I Kirchneristi, come Infobae è stata in grado di ricostruire, caratterizzano questa marcia come una dimostrazione di forza interna nel campo dei Diritti Umani, dove si sentono a casa per la loro retorica originale, per il loro rapporto con Madri e Nonne, e perché le agenzie nello Stato operare sotto la direzione di funzionari collegati, con il segretario Horacio Pietragalla come principale esponente. Credono che servirà a incoraggiare lo slancio e la coesione della militanza e della leadership, scioccati dalle recenti controverse decisioni politiche del capo, Máximo Kirchner, con l'abbandono della presidenza del blocco dei deputati come pietra miliare principale. Ma, soprattutto, useranno la data per stabilire una posizione contro l'assalto dell'albertismo.

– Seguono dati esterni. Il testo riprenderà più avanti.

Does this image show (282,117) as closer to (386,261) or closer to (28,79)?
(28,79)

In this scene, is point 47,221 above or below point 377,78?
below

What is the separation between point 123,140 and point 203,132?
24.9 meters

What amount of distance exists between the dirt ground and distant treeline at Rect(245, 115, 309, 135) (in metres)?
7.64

Colore - Maximo Mayra Arroyo Moreau

Allo stesso tempo, quattro giorni dopo il 24, Alberto Fernández non ha ancora deciso se partecipare a quella chiamata o condurre un evento separato. Il Presidente deve affrontare un dilemma. Se parteciperà, la sua presenza sarà valutata come un modo di piegarsi al gruppo di Máximo Kirchner, che lo ha appena sottoposto a gravi offese al Congresso con il rifiuto della legge che consente il nuovo indebitamento con il Fondo e che è stato in grado di approvare grazie a un accordo - a che è stato costretto - con Together for Change. Se pianifichi una messa in scena contemporaneamente a quella di La Campora, sarà una nuova illustrazione della rottura dell'All Front. Il problema è che il presidente non ha ancora deciso di rompere definitivamente.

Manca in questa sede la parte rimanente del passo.